* What you have to do *
Arrange all of the material below as a numbered list with one line per number, omitting the blank lines and the pictures.

◆ ◆ ◆ ◆ ◆

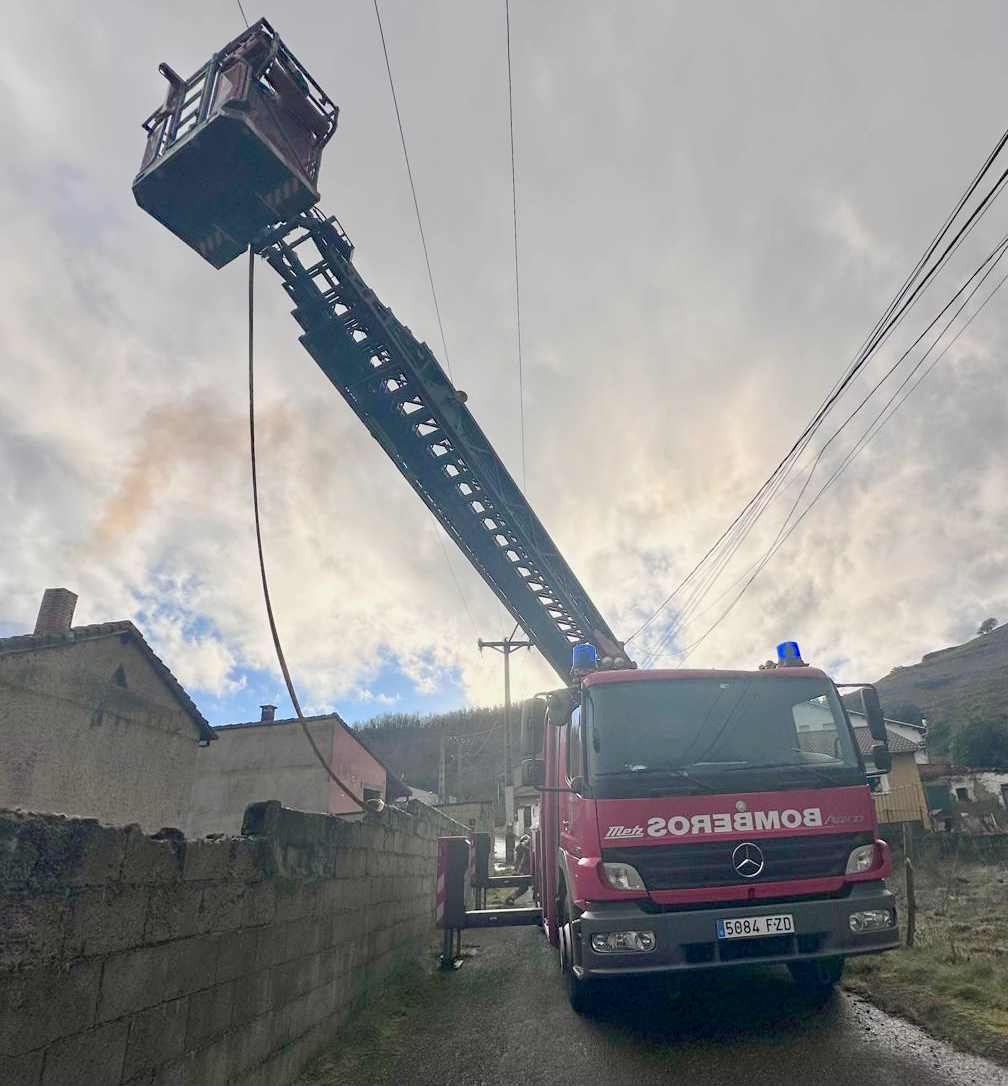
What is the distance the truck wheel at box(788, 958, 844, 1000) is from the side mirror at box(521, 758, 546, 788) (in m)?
2.48

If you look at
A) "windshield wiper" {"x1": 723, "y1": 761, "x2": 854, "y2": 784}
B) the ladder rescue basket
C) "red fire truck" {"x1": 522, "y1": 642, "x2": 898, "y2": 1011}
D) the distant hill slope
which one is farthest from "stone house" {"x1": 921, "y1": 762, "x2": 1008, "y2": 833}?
the ladder rescue basket

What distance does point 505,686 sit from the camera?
24.7 meters

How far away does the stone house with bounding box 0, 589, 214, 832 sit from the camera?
39.0ft

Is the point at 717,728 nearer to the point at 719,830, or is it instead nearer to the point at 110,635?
the point at 719,830

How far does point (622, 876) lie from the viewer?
4441mm

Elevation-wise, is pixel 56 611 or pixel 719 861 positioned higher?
pixel 56 611

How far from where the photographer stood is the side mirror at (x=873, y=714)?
17.0 ft

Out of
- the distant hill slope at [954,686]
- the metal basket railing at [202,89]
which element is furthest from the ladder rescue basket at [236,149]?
the distant hill slope at [954,686]

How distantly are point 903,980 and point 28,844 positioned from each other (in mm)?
6116

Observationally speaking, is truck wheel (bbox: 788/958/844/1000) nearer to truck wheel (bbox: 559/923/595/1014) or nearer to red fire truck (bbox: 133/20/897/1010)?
red fire truck (bbox: 133/20/897/1010)

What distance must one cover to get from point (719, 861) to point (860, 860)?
100cm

◆ ◆ ◆ ◆ ◆

* Result of this exercise *
1. What is the distance the truck wheel at box(788, 958, 844, 1000) is from the side mirror at box(521, 758, 546, 788) (in m)?
2. 2.48
3. If you look at
4. A) "windshield wiper" {"x1": 723, "y1": 761, "x2": 854, "y2": 784}
5. B) the ladder rescue basket
6. C) "red fire truck" {"x1": 522, "y1": 642, "x2": 898, "y2": 1011}
7. D) the distant hill slope
8. which one is farthest from "stone house" {"x1": 921, "y1": 762, "x2": 1008, "y2": 833}?
9. the ladder rescue basket
10. What distance does point 505,686 sit from the camera?
11. 24.7 meters
12. How far away does the stone house with bounding box 0, 589, 214, 832 sit from the camera?
13. 39.0ft
14. Is the point at 717,728 nearer to the point at 719,830, or is it instead nearer to the point at 110,635?
15. the point at 719,830
16. How far does point (622, 876) lie from the viewer?
17. 4441mm
18. Elevation-wise, is pixel 56 611 or pixel 719 861 positioned higher?
19. pixel 56 611
20. How far from where the photographer stood is the side mirror at (x=873, y=714)?
21. 17.0 ft
22. Out of
23. - the distant hill slope at [954,686]
24. - the metal basket railing at [202,89]
25. which element is furthest from the ladder rescue basket at [236,149]?
26. the distant hill slope at [954,686]
27. How distantly are point 903,980 and point 28,844 positioned from each other (in mm)?
28. 6116
29. Observationally speaking, is truck wheel (bbox: 788/958/844/1000) nearer to truck wheel (bbox: 559/923/595/1014) or nearer to red fire truck (bbox: 133/20/897/1010)?
30. red fire truck (bbox: 133/20/897/1010)
31. What distance must one cover to get from point (719, 861) to point (860, 860)?
32. 100cm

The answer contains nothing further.